*WHAT THIS TASK INVOLVES:* For the data below, give again exactly the lines from the one containing "nv. HENGELHOEF CONCRETE JOINTS" through the one containing "7. Check the", both ends included, and no others.

*ENTRIES SHOWN:*
=== Section Start ===

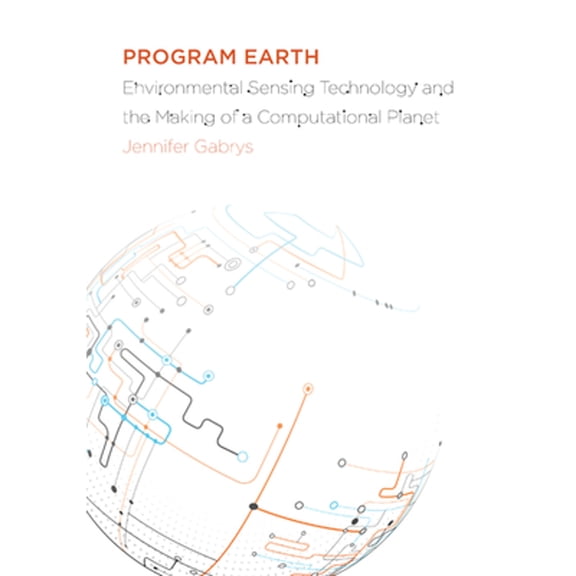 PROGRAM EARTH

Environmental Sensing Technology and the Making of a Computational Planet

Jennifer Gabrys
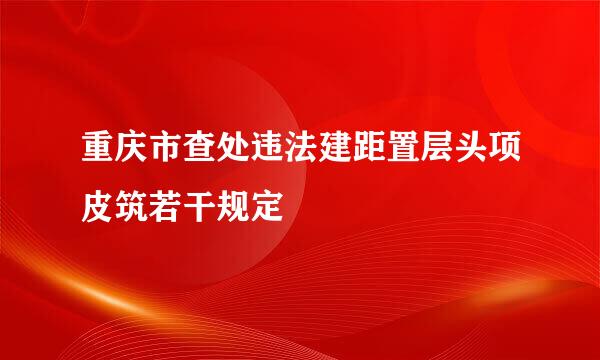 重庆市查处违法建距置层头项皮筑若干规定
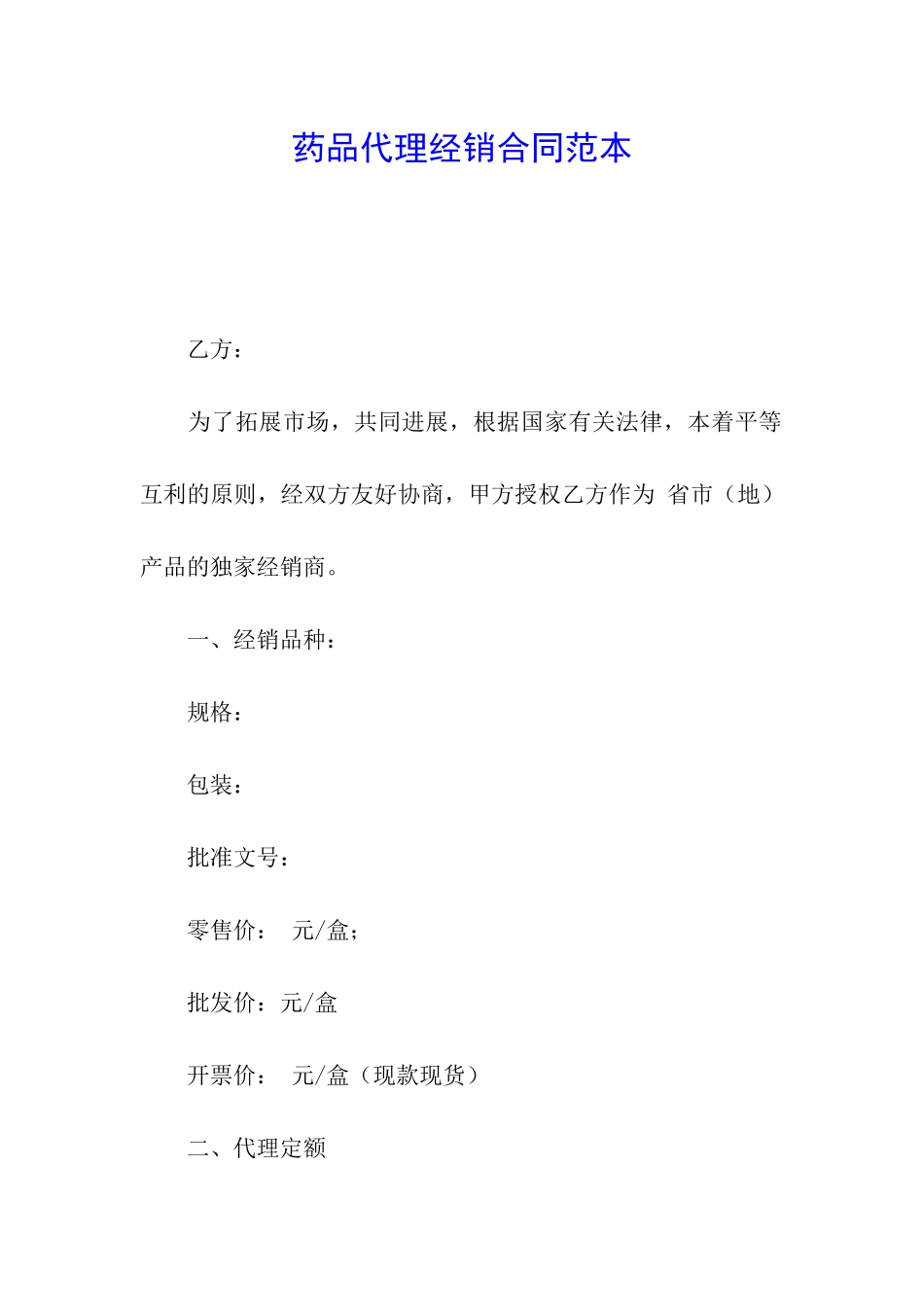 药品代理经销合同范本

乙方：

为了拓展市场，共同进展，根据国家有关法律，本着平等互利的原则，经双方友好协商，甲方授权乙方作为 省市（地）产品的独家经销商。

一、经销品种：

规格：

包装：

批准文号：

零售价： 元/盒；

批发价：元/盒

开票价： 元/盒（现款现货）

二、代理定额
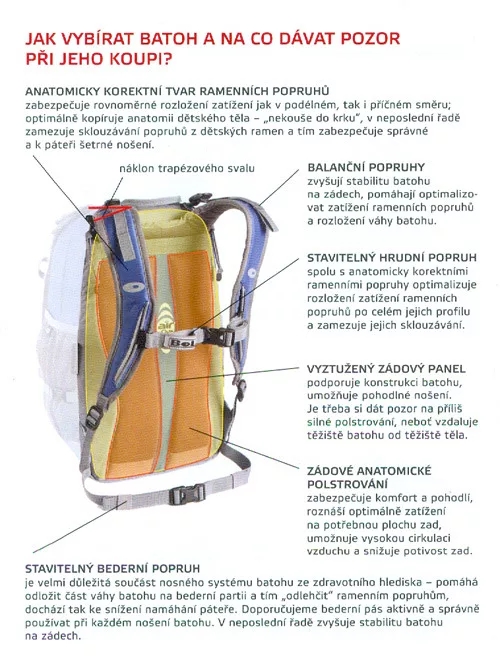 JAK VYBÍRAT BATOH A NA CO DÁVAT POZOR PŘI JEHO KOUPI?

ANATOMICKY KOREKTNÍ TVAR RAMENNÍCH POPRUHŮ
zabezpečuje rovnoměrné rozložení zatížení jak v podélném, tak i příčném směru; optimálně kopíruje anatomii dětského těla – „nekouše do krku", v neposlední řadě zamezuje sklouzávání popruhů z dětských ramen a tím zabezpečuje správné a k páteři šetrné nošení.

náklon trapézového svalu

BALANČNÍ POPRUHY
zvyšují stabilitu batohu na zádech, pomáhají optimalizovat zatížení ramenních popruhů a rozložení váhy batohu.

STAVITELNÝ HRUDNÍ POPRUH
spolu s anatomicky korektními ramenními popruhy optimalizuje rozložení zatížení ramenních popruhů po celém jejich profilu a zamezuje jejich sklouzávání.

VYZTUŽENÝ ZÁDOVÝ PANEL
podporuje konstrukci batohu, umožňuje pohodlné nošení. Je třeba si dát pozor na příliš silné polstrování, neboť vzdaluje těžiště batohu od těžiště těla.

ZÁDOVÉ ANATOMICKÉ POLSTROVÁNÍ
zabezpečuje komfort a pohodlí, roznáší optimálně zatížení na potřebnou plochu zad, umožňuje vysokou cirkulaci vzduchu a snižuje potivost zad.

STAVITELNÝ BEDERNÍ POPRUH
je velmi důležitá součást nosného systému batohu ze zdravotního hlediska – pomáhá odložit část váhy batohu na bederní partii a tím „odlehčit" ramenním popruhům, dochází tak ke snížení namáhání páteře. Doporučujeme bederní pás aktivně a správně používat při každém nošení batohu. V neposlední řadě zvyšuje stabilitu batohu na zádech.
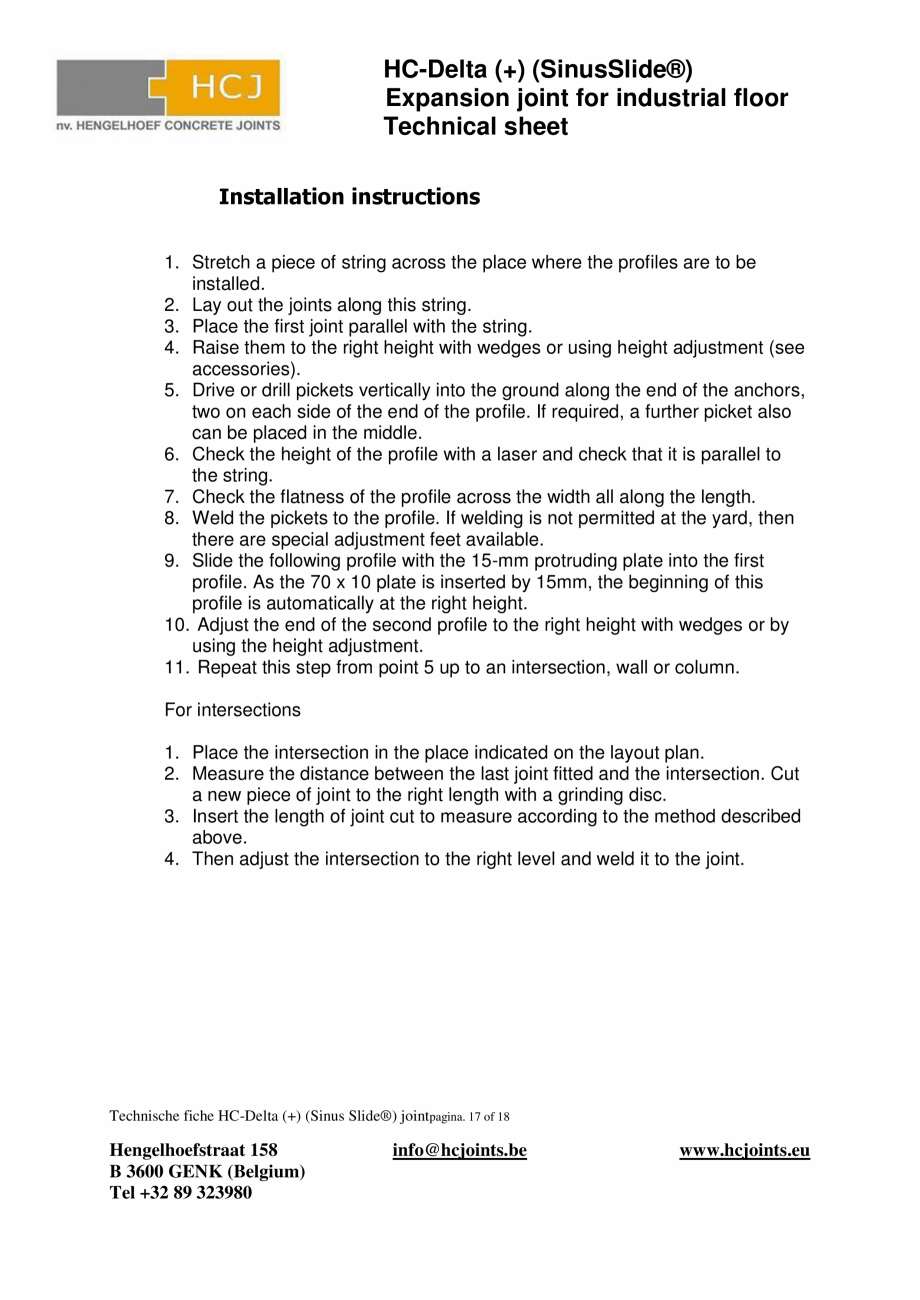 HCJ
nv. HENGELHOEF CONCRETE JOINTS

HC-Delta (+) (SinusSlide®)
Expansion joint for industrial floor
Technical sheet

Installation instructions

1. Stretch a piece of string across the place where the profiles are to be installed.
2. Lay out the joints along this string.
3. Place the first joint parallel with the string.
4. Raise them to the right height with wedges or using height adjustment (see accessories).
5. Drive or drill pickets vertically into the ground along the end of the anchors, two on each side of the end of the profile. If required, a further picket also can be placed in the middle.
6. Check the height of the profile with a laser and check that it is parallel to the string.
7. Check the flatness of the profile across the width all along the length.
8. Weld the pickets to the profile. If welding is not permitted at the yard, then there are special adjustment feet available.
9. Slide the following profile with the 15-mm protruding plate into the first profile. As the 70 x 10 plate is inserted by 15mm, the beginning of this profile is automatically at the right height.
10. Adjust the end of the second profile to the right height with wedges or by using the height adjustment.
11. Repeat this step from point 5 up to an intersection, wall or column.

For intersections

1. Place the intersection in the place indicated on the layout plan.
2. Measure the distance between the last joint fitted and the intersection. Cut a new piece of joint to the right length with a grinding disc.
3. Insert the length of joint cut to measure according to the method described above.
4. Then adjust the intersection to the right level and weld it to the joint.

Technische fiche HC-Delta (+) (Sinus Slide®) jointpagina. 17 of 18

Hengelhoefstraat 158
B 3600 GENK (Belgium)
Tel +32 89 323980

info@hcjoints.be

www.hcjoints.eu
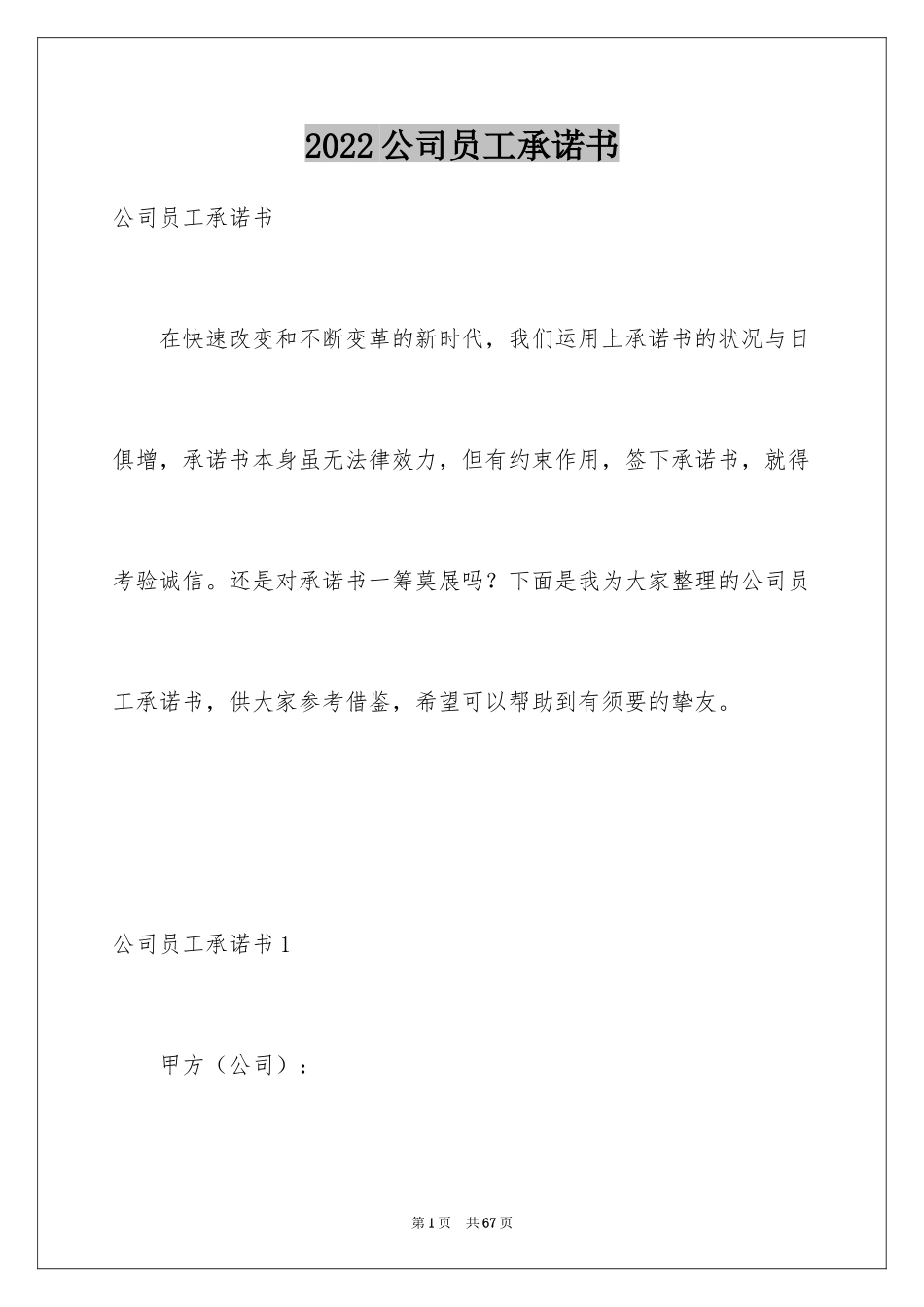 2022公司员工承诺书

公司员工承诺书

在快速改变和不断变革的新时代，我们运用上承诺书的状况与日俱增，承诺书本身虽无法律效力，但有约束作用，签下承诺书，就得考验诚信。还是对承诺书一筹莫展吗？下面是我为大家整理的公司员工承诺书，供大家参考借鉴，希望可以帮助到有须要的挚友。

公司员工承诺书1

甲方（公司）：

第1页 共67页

=== Section End ===

*RESPONSE:*
nv. HENGELHOEF CONCRETE JOINTS

HC-Delta (+) (SinusSlide®)
Expansion joint for industrial floor
Technical sheet

Installation instructions

1. Stretch a piece of string across the place where the profiles are to be installed.
2. Lay out the joints along this string.
3. Place the first joint parallel with the string.
4. Raise them to the right height with wedges or using height adjustment (see accessories).
5. Drive or drill pickets vertically into the ground along the end of the anchors, two on each side of the end of the profile. If required, a further picket also can be placed in the middle.
6. Check the height of the profile with a laser and check that it is parallel to the string.
7. Check the flatness of the profile across the width all along the length.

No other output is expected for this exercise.